Kaynak Metin:
☆ ☆ ☆ ☆ ☆ ☆ ☆
Dün ilk kez partsinin grup toplantısında genel başkan ve Başbakan sıfatı ile konuşan Binali Yıldırım da yeni dönemde üretim ve yatırım politikalarına ağırlık vereceklerinin altını çizdi. Önümüzdeki dönemde 7 milyar TL'lik yatırım yapmayı planladıklarını açıklayan Yıldırım, "Türkiye'nin mali disiplininden asla taviz vermeden yatırımlarının artırılması için üretimi, istihdamı tüm gücümüzle teşvik edeceğiz, destekleyeceğiz. Vazgeçilmez önceliğimiz üreterek büyüyen ekonomi olacak. Yatırımcının önüne turkuvaz halı sereceğiz" dedi.
Yıldırım hükümeti bir yandan partili Cumhurbaşkanlığı ve dokunulmazlıkların kaldırılması gibi ağır siyasi konular ile uğraşırken, diğer yandan son yıllarda orta gelir tuzağına girmiş ülke ekonomisini canlandırmaya çalışacak. Ancak bu göründüğü kadar kolay değil. Zira, Türkiye'nin uzun yıllardır beklettiği ekonomideki yapısal reformlar, Merkez Bankası'nın bağımsızlığı, Gümrük Birliği'nde revizyon ve yüksek enflasyon gibi sorunlar henüz çözülebilmiş değil.
Yine de piyasalardaki olumlu hava yeni ekonomi yönetimi açısından olumlu bir başlangıç sayılıyor. ALB Forex Araştırma Uzmanı Onur Altın'a göre, Şimşek’in kabine içinde kalması küresel risklerin ve Fed faiz artırımı beklentilerinin yükseldiği dönemde ekonomi yönetiminde daha güçlü bir yapı ortaya konulmak istediğinin göstergesi sayılabilir. Bu arada Nihat Zeybekçi'nin Ekonomi Bakanlığı koltuğuna yeniden oturmasının da piyasalar tarafından pozitif karşılandığını ifade eden Altın, "Zeybekçi'nin piyasalar tarafından bilindik bir isim olması yabancı yatırımcı algısı bakımından da pozitif karşılanacağı gerekçesiyle piyasalarda iyimser bir hava esti. Bu bağlamda AKP'nin bilindik ekonomi politikasından da önümüzdeki dönemde bir sapma beklenmiyor" görüşünde.
"Merkez Bankası'na baskı artacak"
Öte yandan Cumhurbaşkanı Erdoğan'ın tam kontrolünde olacağı öngörülen Yıldırım hükümetinin ekonomi politikaları konusunda da Saray'a tabi olmasının özellikle Merkez Bankası bağımsızlığı ve kamu ihalelerindeki şeffaflık gibi konularda sıkıntı yaratabileceği endişesi de var. Prof. Dr. Seyfettin Gürsel, Mehmet Şimşek'in enflasyon ve faiz gibi konularda Saray ile aynı görüşleri paylaşmadığına dikkat çekiyor. Dolayısıyla Şimşek'in ekonomi yönetiminin başında olmasının mevcut para politikalarının devamı konusunda bir iyimserlik yaratabileceğini ifade eden Gürsel, "Ancak Mehmet Şimşek'in yeterinde ağırlığı yok. Merkez Bankası'nın bağımsızlığının gerilemesine direnebilir mi şüpheliyim. Yeni dönemde Merkez Bankası üzerindeki baskıların artacağını söyleyebiliriz" değerlendirmesinde bulunuyor.
☆ ☆ ☆ ☆ ☆ ☆ ☆
Çözülecek Görevler:
A. Yeni hükümetin ekonomi politikalarını ele alan yukarıdaki kaynak metinde adı geçen tüm kişileri, metinde anıldıkları biçimiyle listeleyin.
B. Yıldırım hükümetinin ekonomi politikalarına dair kaynak metnin devamını yazın.
☆ ☆ ☆ ☆ ☆ ☆ ☆
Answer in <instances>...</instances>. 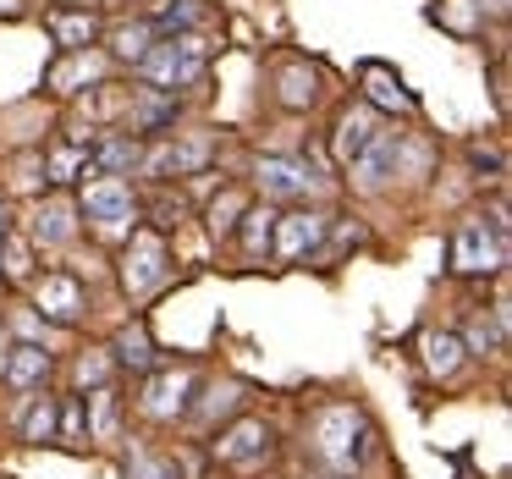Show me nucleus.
<instances>
[{
	"instance_id": "obj_1",
	"label": "nucleus",
	"mask_w": 512,
	"mask_h": 479,
	"mask_svg": "<svg viewBox=\"0 0 512 479\" xmlns=\"http://www.w3.org/2000/svg\"><path fill=\"white\" fill-rule=\"evenodd\" d=\"M138 72H144V83H149V89H160V94L188 89V83L204 78V45H199V39L166 34V39H155V45L138 56Z\"/></svg>"
},
{
	"instance_id": "obj_2",
	"label": "nucleus",
	"mask_w": 512,
	"mask_h": 479,
	"mask_svg": "<svg viewBox=\"0 0 512 479\" xmlns=\"http://www.w3.org/2000/svg\"><path fill=\"white\" fill-rule=\"evenodd\" d=\"M501 259H507V221H501V210L490 215H474V221L457 226L452 237V270L457 276H490V270H501Z\"/></svg>"
},
{
	"instance_id": "obj_3",
	"label": "nucleus",
	"mask_w": 512,
	"mask_h": 479,
	"mask_svg": "<svg viewBox=\"0 0 512 479\" xmlns=\"http://www.w3.org/2000/svg\"><path fill=\"white\" fill-rule=\"evenodd\" d=\"M364 441H369V430H364V413L358 408H320L314 413V446H320V457L325 463H336V468H347V463H358L364 457Z\"/></svg>"
},
{
	"instance_id": "obj_4",
	"label": "nucleus",
	"mask_w": 512,
	"mask_h": 479,
	"mask_svg": "<svg viewBox=\"0 0 512 479\" xmlns=\"http://www.w3.org/2000/svg\"><path fill=\"white\" fill-rule=\"evenodd\" d=\"M83 215H89L100 232H127V226L138 221V199L122 177H94L89 188H83Z\"/></svg>"
},
{
	"instance_id": "obj_5",
	"label": "nucleus",
	"mask_w": 512,
	"mask_h": 479,
	"mask_svg": "<svg viewBox=\"0 0 512 479\" xmlns=\"http://www.w3.org/2000/svg\"><path fill=\"white\" fill-rule=\"evenodd\" d=\"M166 276H171L166 243H160L155 232H133V243H127V254H122V281H127V292H133V298H144V292H155Z\"/></svg>"
},
{
	"instance_id": "obj_6",
	"label": "nucleus",
	"mask_w": 512,
	"mask_h": 479,
	"mask_svg": "<svg viewBox=\"0 0 512 479\" xmlns=\"http://www.w3.org/2000/svg\"><path fill=\"white\" fill-rule=\"evenodd\" d=\"M325 237V215L314 210H292V215H276V226H270V254L276 259H303L314 254Z\"/></svg>"
},
{
	"instance_id": "obj_7",
	"label": "nucleus",
	"mask_w": 512,
	"mask_h": 479,
	"mask_svg": "<svg viewBox=\"0 0 512 479\" xmlns=\"http://www.w3.org/2000/svg\"><path fill=\"white\" fill-rule=\"evenodd\" d=\"M34 303H39V314H45V320H56V325H78V320H83V309H89V292H83V281H78V276L56 270V276L39 281Z\"/></svg>"
},
{
	"instance_id": "obj_8",
	"label": "nucleus",
	"mask_w": 512,
	"mask_h": 479,
	"mask_svg": "<svg viewBox=\"0 0 512 479\" xmlns=\"http://www.w3.org/2000/svg\"><path fill=\"white\" fill-rule=\"evenodd\" d=\"M259 457H270V424L265 419H237L232 430H221V441H215V463L248 468V463H259Z\"/></svg>"
},
{
	"instance_id": "obj_9",
	"label": "nucleus",
	"mask_w": 512,
	"mask_h": 479,
	"mask_svg": "<svg viewBox=\"0 0 512 479\" xmlns=\"http://www.w3.org/2000/svg\"><path fill=\"white\" fill-rule=\"evenodd\" d=\"M397 160H402V133H386V127H380V133L369 138V149L353 160V182L364 193H380V188H386V177L397 171Z\"/></svg>"
},
{
	"instance_id": "obj_10",
	"label": "nucleus",
	"mask_w": 512,
	"mask_h": 479,
	"mask_svg": "<svg viewBox=\"0 0 512 479\" xmlns=\"http://www.w3.org/2000/svg\"><path fill=\"white\" fill-rule=\"evenodd\" d=\"M193 386H199L193 369H166V375H155V380H149V391H144V413H149V419H177V413L188 408Z\"/></svg>"
},
{
	"instance_id": "obj_11",
	"label": "nucleus",
	"mask_w": 512,
	"mask_h": 479,
	"mask_svg": "<svg viewBox=\"0 0 512 479\" xmlns=\"http://www.w3.org/2000/svg\"><path fill=\"white\" fill-rule=\"evenodd\" d=\"M254 182L265 188V199H303V193L314 188V171L309 166H298V160H259V171H254Z\"/></svg>"
},
{
	"instance_id": "obj_12",
	"label": "nucleus",
	"mask_w": 512,
	"mask_h": 479,
	"mask_svg": "<svg viewBox=\"0 0 512 479\" xmlns=\"http://www.w3.org/2000/svg\"><path fill=\"white\" fill-rule=\"evenodd\" d=\"M375 133H380V122H375V111H369V105H358V111H342V122H336V133H331L336 160H342V166H353V160L369 149V138H375Z\"/></svg>"
},
{
	"instance_id": "obj_13",
	"label": "nucleus",
	"mask_w": 512,
	"mask_h": 479,
	"mask_svg": "<svg viewBox=\"0 0 512 479\" xmlns=\"http://www.w3.org/2000/svg\"><path fill=\"white\" fill-rule=\"evenodd\" d=\"M100 78H105V61H100V56H89V50H67V61H61V67L50 72V89H61V94H83L89 83L100 89Z\"/></svg>"
},
{
	"instance_id": "obj_14",
	"label": "nucleus",
	"mask_w": 512,
	"mask_h": 479,
	"mask_svg": "<svg viewBox=\"0 0 512 479\" xmlns=\"http://www.w3.org/2000/svg\"><path fill=\"white\" fill-rule=\"evenodd\" d=\"M204 160H210V144H204V138H193V144H177V138H171V144H160L155 155H149V171H155V177H188Z\"/></svg>"
},
{
	"instance_id": "obj_15",
	"label": "nucleus",
	"mask_w": 512,
	"mask_h": 479,
	"mask_svg": "<svg viewBox=\"0 0 512 479\" xmlns=\"http://www.w3.org/2000/svg\"><path fill=\"white\" fill-rule=\"evenodd\" d=\"M144 160V144L133 133L127 138H105V144L89 149V177H116V171H133Z\"/></svg>"
},
{
	"instance_id": "obj_16",
	"label": "nucleus",
	"mask_w": 512,
	"mask_h": 479,
	"mask_svg": "<svg viewBox=\"0 0 512 479\" xmlns=\"http://www.w3.org/2000/svg\"><path fill=\"white\" fill-rule=\"evenodd\" d=\"M50 34H56L61 50H89V45H100V17H89V12H50Z\"/></svg>"
},
{
	"instance_id": "obj_17",
	"label": "nucleus",
	"mask_w": 512,
	"mask_h": 479,
	"mask_svg": "<svg viewBox=\"0 0 512 479\" xmlns=\"http://www.w3.org/2000/svg\"><path fill=\"white\" fill-rule=\"evenodd\" d=\"M50 375V353L45 347H34V342H12V358H6V375L0 380H12V386H39V380Z\"/></svg>"
},
{
	"instance_id": "obj_18",
	"label": "nucleus",
	"mask_w": 512,
	"mask_h": 479,
	"mask_svg": "<svg viewBox=\"0 0 512 479\" xmlns=\"http://www.w3.org/2000/svg\"><path fill=\"white\" fill-rule=\"evenodd\" d=\"M34 243H45V248L72 243V204H67V199L39 204V215H34Z\"/></svg>"
},
{
	"instance_id": "obj_19",
	"label": "nucleus",
	"mask_w": 512,
	"mask_h": 479,
	"mask_svg": "<svg viewBox=\"0 0 512 479\" xmlns=\"http://www.w3.org/2000/svg\"><path fill=\"white\" fill-rule=\"evenodd\" d=\"M281 105L287 111H303V105L320 100V78H314V67H303V61H292V67H281Z\"/></svg>"
},
{
	"instance_id": "obj_20",
	"label": "nucleus",
	"mask_w": 512,
	"mask_h": 479,
	"mask_svg": "<svg viewBox=\"0 0 512 479\" xmlns=\"http://www.w3.org/2000/svg\"><path fill=\"white\" fill-rule=\"evenodd\" d=\"M364 89L375 105H397V111H413V94L402 89V78L391 67H364Z\"/></svg>"
},
{
	"instance_id": "obj_21",
	"label": "nucleus",
	"mask_w": 512,
	"mask_h": 479,
	"mask_svg": "<svg viewBox=\"0 0 512 479\" xmlns=\"http://www.w3.org/2000/svg\"><path fill=\"white\" fill-rule=\"evenodd\" d=\"M210 6L204 0H171V6H160V23H149L155 34H177V28H204L210 23Z\"/></svg>"
},
{
	"instance_id": "obj_22",
	"label": "nucleus",
	"mask_w": 512,
	"mask_h": 479,
	"mask_svg": "<svg viewBox=\"0 0 512 479\" xmlns=\"http://www.w3.org/2000/svg\"><path fill=\"white\" fill-rule=\"evenodd\" d=\"M116 364H127V369H155V342H149L144 325H127V331L116 336Z\"/></svg>"
},
{
	"instance_id": "obj_23",
	"label": "nucleus",
	"mask_w": 512,
	"mask_h": 479,
	"mask_svg": "<svg viewBox=\"0 0 512 479\" xmlns=\"http://www.w3.org/2000/svg\"><path fill=\"white\" fill-rule=\"evenodd\" d=\"M23 441L28 446L56 441V397H34V408L23 413Z\"/></svg>"
},
{
	"instance_id": "obj_24",
	"label": "nucleus",
	"mask_w": 512,
	"mask_h": 479,
	"mask_svg": "<svg viewBox=\"0 0 512 479\" xmlns=\"http://www.w3.org/2000/svg\"><path fill=\"white\" fill-rule=\"evenodd\" d=\"M155 28H149V23H122V28H111V45H116V56H122V61H133V67H138V56H144V50L149 45H155Z\"/></svg>"
},
{
	"instance_id": "obj_25",
	"label": "nucleus",
	"mask_w": 512,
	"mask_h": 479,
	"mask_svg": "<svg viewBox=\"0 0 512 479\" xmlns=\"http://www.w3.org/2000/svg\"><path fill=\"white\" fill-rule=\"evenodd\" d=\"M424 364L435 369V375H457V364H463V342L457 336H424Z\"/></svg>"
},
{
	"instance_id": "obj_26",
	"label": "nucleus",
	"mask_w": 512,
	"mask_h": 479,
	"mask_svg": "<svg viewBox=\"0 0 512 479\" xmlns=\"http://www.w3.org/2000/svg\"><path fill=\"white\" fill-rule=\"evenodd\" d=\"M243 210H248V199H243L237 188H226L221 199L210 204V232H215V237H232L237 221H243Z\"/></svg>"
},
{
	"instance_id": "obj_27",
	"label": "nucleus",
	"mask_w": 512,
	"mask_h": 479,
	"mask_svg": "<svg viewBox=\"0 0 512 479\" xmlns=\"http://www.w3.org/2000/svg\"><path fill=\"white\" fill-rule=\"evenodd\" d=\"M78 171H89V149H56V155L45 160V177L50 182H72Z\"/></svg>"
},
{
	"instance_id": "obj_28",
	"label": "nucleus",
	"mask_w": 512,
	"mask_h": 479,
	"mask_svg": "<svg viewBox=\"0 0 512 479\" xmlns=\"http://www.w3.org/2000/svg\"><path fill=\"white\" fill-rule=\"evenodd\" d=\"M89 408H94V441H116V391H94L89 397Z\"/></svg>"
},
{
	"instance_id": "obj_29",
	"label": "nucleus",
	"mask_w": 512,
	"mask_h": 479,
	"mask_svg": "<svg viewBox=\"0 0 512 479\" xmlns=\"http://www.w3.org/2000/svg\"><path fill=\"white\" fill-rule=\"evenodd\" d=\"M243 248H248V254H265V248H270V226H276V215H270V210H243Z\"/></svg>"
},
{
	"instance_id": "obj_30",
	"label": "nucleus",
	"mask_w": 512,
	"mask_h": 479,
	"mask_svg": "<svg viewBox=\"0 0 512 479\" xmlns=\"http://www.w3.org/2000/svg\"><path fill=\"white\" fill-rule=\"evenodd\" d=\"M0 259H6V276H12V281H23V276H28V265H34V254H28V243H17L12 232L0 237Z\"/></svg>"
},
{
	"instance_id": "obj_31",
	"label": "nucleus",
	"mask_w": 512,
	"mask_h": 479,
	"mask_svg": "<svg viewBox=\"0 0 512 479\" xmlns=\"http://www.w3.org/2000/svg\"><path fill=\"white\" fill-rule=\"evenodd\" d=\"M127 479H182L177 463H160V457H144L138 452L133 463H127Z\"/></svg>"
},
{
	"instance_id": "obj_32",
	"label": "nucleus",
	"mask_w": 512,
	"mask_h": 479,
	"mask_svg": "<svg viewBox=\"0 0 512 479\" xmlns=\"http://www.w3.org/2000/svg\"><path fill=\"white\" fill-rule=\"evenodd\" d=\"M105 375H111V358H100V353H89V358L78 364V386H94V391H100Z\"/></svg>"
},
{
	"instance_id": "obj_33",
	"label": "nucleus",
	"mask_w": 512,
	"mask_h": 479,
	"mask_svg": "<svg viewBox=\"0 0 512 479\" xmlns=\"http://www.w3.org/2000/svg\"><path fill=\"white\" fill-rule=\"evenodd\" d=\"M155 215H160L155 226H177V221H182V199H177V204H171V199H160V204H155Z\"/></svg>"
},
{
	"instance_id": "obj_34",
	"label": "nucleus",
	"mask_w": 512,
	"mask_h": 479,
	"mask_svg": "<svg viewBox=\"0 0 512 479\" xmlns=\"http://www.w3.org/2000/svg\"><path fill=\"white\" fill-rule=\"evenodd\" d=\"M6 358H12V331L0 325V375H6Z\"/></svg>"
},
{
	"instance_id": "obj_35",
	"label": "nucleus",
	"mask_w": 512,
	"mask_h": 479,
	"mask_svg": "<svg viewBox=\"0 0 512 479\" xmlns=\"http://www.w3.org/2000/svg\"><path fill=\"white\" fill-rule=\"evenodd\" d=\"M0 17L12 23V17H23V0H0Z\"/></svg>"
},
{
	"instance_id": "obj_36",
	"label": "nucleus",
	"mask_w": 512,
	"mask_h": 479,
	"mask_svg": "<svg viewBox=\"0 0 512 479\" xmlns=\"http://www.w3.org/2000/svg\"><path fill=\"white\" fill-rule=\"evenodd\" d=\"M12 232V210H6V204H0V237Z\"/></svg>"
}]
</instances>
☆ ☆ ☆ ☆ ☆ ☆ ☆
Yanıtlar:
A.
- Binali Yıldırım
- Onur Altın
- Mehmet Şimşek
- Nihat Zeybekçi
- Cumhurbaşkanı Erdoğan
- Prof. Dr. Seyfettin Gürsel

B.
"AB, kamu ihalelerinde düzenleme istiyor"
Ekonomide kıdem tazminatı uygulaması gibi yapısal reformların bir türlü hayata geçirilemediğini hatırlatan Prof. Gürsel, Yıldırım hükümetinin de kritik reformları yapmak konusunda isteksiz davranacağı görüşünde. Öte yandan 2017'de başlayacak Gümrük Birliği'nin yeniden düzenlenmesi görüşmelerinin de öneminde işaret eden Gürsel, "Her iki tarafın da istekleri var. Türkiye, Avrupa Birliği'nin üçüncü ülkelerle yaptığı serbest ticaret antlaşmalarına taraf olmak istiyor. Avrupa Birliği ise Türkiye'deki kamu ihalelerinin rekabete açılmasını talep ediyor ancak kabul görmüyor" diye konuşuyor.
Ekonomi Bakanı Zeybekçi'nin önceki bakanlık döneminde "Taleplerimiz kabul edilmezse, gerekirse Gümrük Birliği'nden çıkarız" şeklindeki açıklamalarını hatırlatan Gürsel, "Eğer çıkacak faturayı ödeyebiliyorsanız ayrılırsınız. Ancak şu bir gerçek ki, Gümrük Birliğ'nden çıkmak Avrupa Birliği'nden çok Türkiye'ye zarar verir. Çünkü ihracatımızın yarısını Avrupa Birliği'ne yapıyoruz" diyor.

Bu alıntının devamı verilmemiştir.